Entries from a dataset
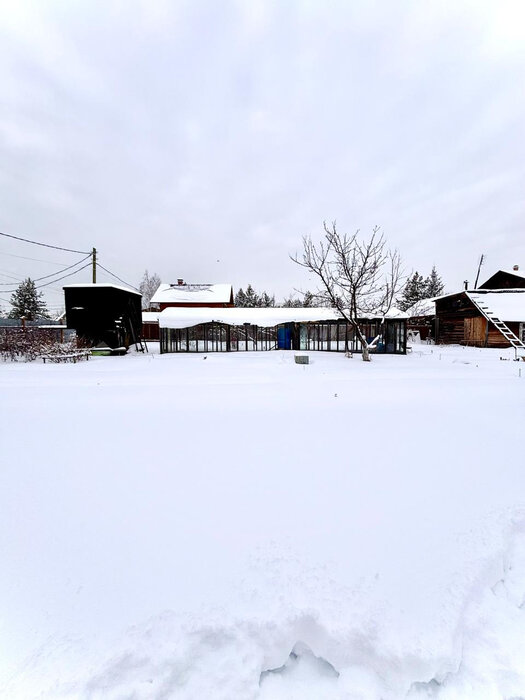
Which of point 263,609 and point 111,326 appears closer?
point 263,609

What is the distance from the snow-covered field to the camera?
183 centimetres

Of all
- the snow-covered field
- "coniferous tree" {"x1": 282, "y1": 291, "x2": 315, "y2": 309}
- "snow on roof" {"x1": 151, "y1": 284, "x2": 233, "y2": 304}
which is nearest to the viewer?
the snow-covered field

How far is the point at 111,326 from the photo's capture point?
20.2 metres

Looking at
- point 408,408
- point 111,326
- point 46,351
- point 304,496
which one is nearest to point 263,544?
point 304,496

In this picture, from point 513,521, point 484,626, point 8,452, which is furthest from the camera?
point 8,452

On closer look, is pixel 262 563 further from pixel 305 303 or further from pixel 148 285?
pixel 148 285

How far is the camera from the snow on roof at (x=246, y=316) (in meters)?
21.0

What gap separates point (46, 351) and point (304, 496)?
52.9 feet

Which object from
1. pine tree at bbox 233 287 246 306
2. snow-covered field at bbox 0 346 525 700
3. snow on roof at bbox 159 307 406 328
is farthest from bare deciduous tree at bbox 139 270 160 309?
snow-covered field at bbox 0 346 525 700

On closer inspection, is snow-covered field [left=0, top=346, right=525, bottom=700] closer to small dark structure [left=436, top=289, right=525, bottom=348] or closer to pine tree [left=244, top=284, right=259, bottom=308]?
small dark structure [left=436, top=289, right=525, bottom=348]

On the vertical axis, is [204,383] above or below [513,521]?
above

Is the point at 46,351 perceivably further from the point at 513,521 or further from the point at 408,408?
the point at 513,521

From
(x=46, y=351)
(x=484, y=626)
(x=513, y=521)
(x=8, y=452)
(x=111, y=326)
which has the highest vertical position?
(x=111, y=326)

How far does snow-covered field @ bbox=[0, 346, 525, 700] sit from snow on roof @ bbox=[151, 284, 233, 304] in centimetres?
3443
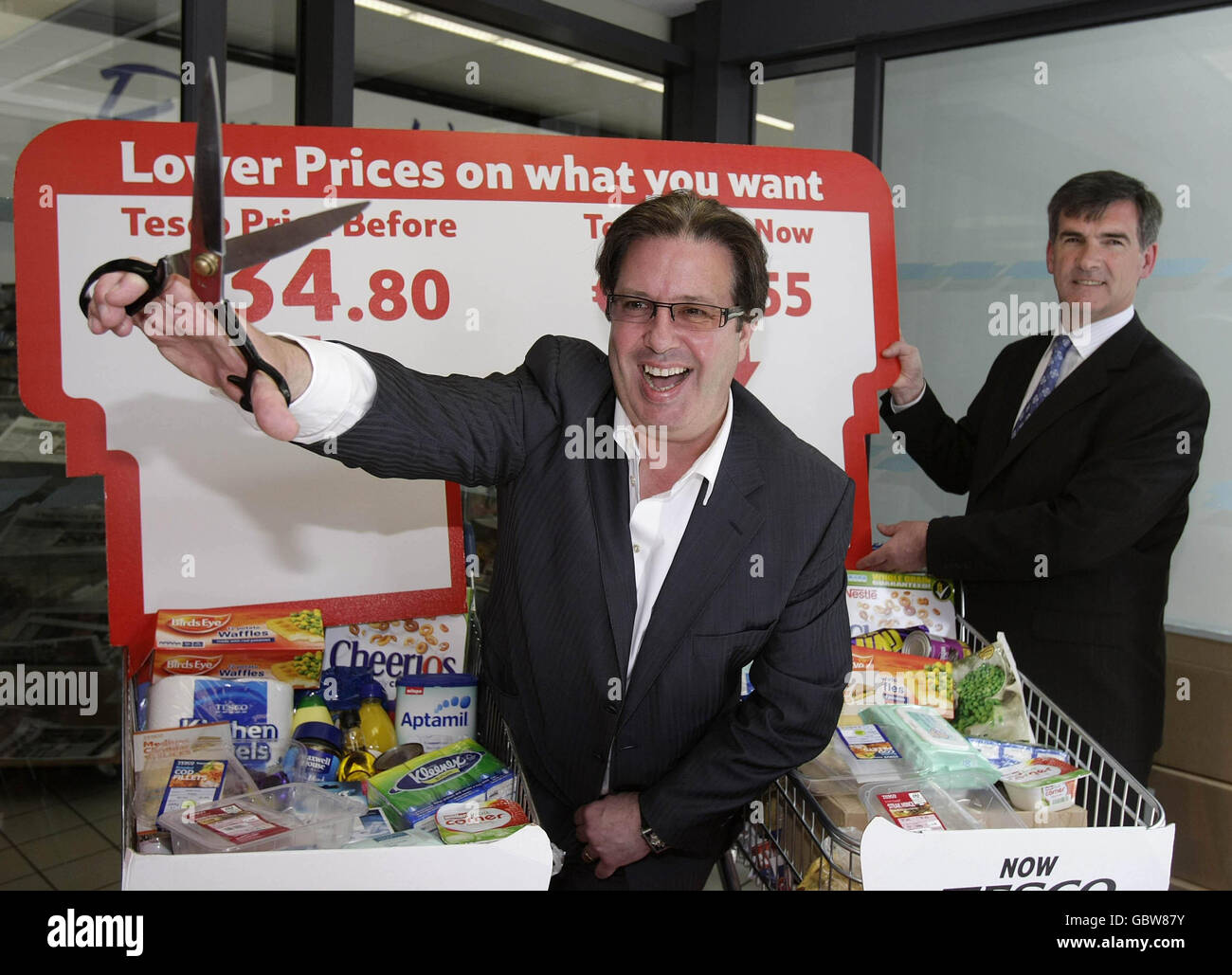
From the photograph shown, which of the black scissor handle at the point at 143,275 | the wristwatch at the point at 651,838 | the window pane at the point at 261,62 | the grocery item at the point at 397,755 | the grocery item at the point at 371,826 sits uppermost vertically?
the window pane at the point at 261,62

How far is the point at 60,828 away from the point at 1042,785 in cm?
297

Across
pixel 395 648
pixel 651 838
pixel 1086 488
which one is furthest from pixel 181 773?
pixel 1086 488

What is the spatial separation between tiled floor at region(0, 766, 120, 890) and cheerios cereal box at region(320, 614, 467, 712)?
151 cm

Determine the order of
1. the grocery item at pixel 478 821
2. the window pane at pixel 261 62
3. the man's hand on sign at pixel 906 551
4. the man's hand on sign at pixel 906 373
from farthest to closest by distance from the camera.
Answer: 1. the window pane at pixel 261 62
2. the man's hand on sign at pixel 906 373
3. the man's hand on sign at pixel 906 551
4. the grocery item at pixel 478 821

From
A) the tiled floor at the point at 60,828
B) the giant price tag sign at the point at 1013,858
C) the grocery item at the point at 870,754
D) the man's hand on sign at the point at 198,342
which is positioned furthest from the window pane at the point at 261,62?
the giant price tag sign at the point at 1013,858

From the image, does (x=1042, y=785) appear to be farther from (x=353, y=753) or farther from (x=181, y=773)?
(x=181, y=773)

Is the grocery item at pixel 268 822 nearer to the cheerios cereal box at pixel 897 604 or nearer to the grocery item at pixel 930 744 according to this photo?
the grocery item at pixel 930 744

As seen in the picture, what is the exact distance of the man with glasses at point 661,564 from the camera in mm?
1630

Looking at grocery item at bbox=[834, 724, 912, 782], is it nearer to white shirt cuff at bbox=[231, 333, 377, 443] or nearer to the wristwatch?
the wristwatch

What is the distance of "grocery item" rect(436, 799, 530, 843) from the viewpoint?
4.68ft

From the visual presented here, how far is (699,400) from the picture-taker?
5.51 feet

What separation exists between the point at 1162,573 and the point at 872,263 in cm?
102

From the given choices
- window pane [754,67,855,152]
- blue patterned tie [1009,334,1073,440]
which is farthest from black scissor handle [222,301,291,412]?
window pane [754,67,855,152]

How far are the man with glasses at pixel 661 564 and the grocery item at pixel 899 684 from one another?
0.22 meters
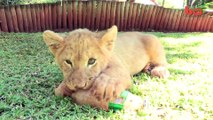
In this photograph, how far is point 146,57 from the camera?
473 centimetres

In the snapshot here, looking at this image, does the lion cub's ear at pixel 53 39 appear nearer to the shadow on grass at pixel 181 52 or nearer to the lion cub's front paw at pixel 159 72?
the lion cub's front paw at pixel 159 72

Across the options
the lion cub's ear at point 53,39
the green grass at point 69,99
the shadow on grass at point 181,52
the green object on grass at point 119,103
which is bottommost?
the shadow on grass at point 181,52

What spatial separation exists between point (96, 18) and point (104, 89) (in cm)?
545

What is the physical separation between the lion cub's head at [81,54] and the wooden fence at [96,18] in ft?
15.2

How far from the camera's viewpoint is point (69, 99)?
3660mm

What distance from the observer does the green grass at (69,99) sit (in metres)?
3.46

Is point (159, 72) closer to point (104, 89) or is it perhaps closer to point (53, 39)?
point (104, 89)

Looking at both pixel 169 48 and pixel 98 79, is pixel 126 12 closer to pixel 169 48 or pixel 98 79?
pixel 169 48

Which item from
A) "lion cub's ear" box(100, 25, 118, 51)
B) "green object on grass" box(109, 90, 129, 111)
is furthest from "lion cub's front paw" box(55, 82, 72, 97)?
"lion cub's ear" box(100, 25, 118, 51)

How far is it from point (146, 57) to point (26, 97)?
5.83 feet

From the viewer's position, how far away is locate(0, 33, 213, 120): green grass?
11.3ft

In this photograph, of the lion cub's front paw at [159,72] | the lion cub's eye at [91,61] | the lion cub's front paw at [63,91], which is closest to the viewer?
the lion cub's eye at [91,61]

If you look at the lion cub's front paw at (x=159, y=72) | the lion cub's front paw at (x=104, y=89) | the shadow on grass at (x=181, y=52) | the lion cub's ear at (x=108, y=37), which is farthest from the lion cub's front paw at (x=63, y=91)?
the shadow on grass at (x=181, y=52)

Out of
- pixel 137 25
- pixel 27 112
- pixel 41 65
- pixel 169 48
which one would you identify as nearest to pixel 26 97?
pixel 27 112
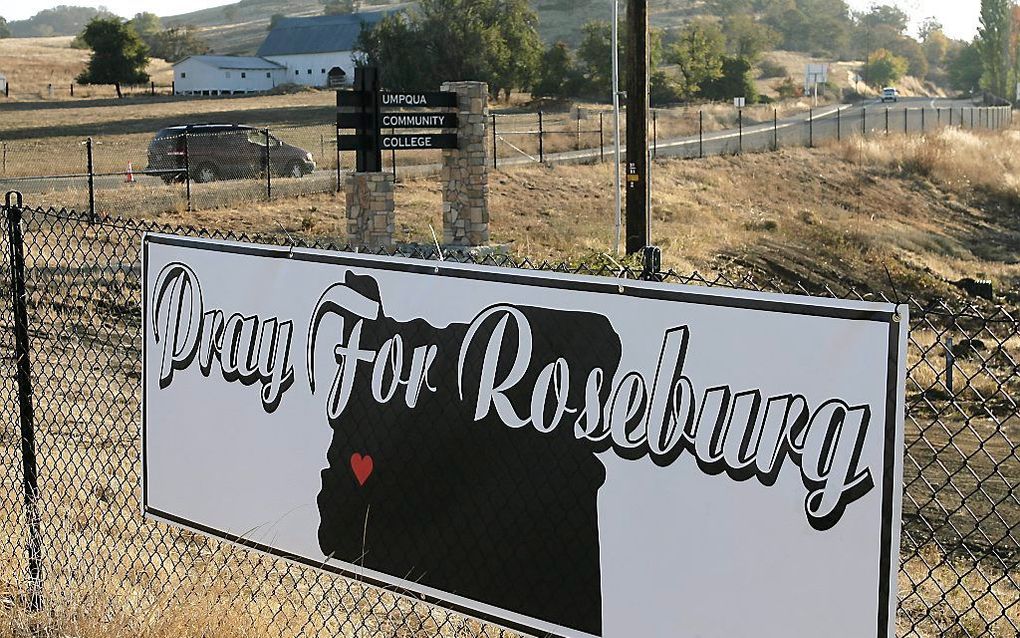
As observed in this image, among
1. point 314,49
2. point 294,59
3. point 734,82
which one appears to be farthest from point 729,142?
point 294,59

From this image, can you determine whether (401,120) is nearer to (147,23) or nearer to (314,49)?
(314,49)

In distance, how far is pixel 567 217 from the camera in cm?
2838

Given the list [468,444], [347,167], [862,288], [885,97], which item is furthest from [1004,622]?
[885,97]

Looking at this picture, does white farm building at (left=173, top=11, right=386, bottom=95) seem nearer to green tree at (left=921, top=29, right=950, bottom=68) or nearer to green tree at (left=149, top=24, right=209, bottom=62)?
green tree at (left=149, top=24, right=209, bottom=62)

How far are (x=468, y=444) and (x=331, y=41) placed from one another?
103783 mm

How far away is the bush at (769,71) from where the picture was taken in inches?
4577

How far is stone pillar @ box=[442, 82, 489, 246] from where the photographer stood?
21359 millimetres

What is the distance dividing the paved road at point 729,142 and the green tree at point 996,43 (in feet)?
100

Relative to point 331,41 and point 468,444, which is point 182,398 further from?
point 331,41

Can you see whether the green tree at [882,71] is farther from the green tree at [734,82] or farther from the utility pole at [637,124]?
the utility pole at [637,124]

**Objective:** Reproduce verbatim the portion of the records that opens with the line containing "How far away is the" and runs through the final line of the records.

**Full solution:**
How far away is the bush at (769,71) from where the picture was taken in inches?
4577

How far is stone pillar @ box=[442, 82, 489, 246] from where the photographer stood?
21359 millimetres

What is the distance dividing the paved road at point 729,142 and the green tree at point 996,43 (in feet)?
100

Relative to point 331,41 and point 468,444, which is point 182,398 further from?
point 331,41

Can you see whether the green tree at [882,71] is farther from the green tree at [734,82] or farther from the utility pole at [637,124]?
the utility pole at [637,124]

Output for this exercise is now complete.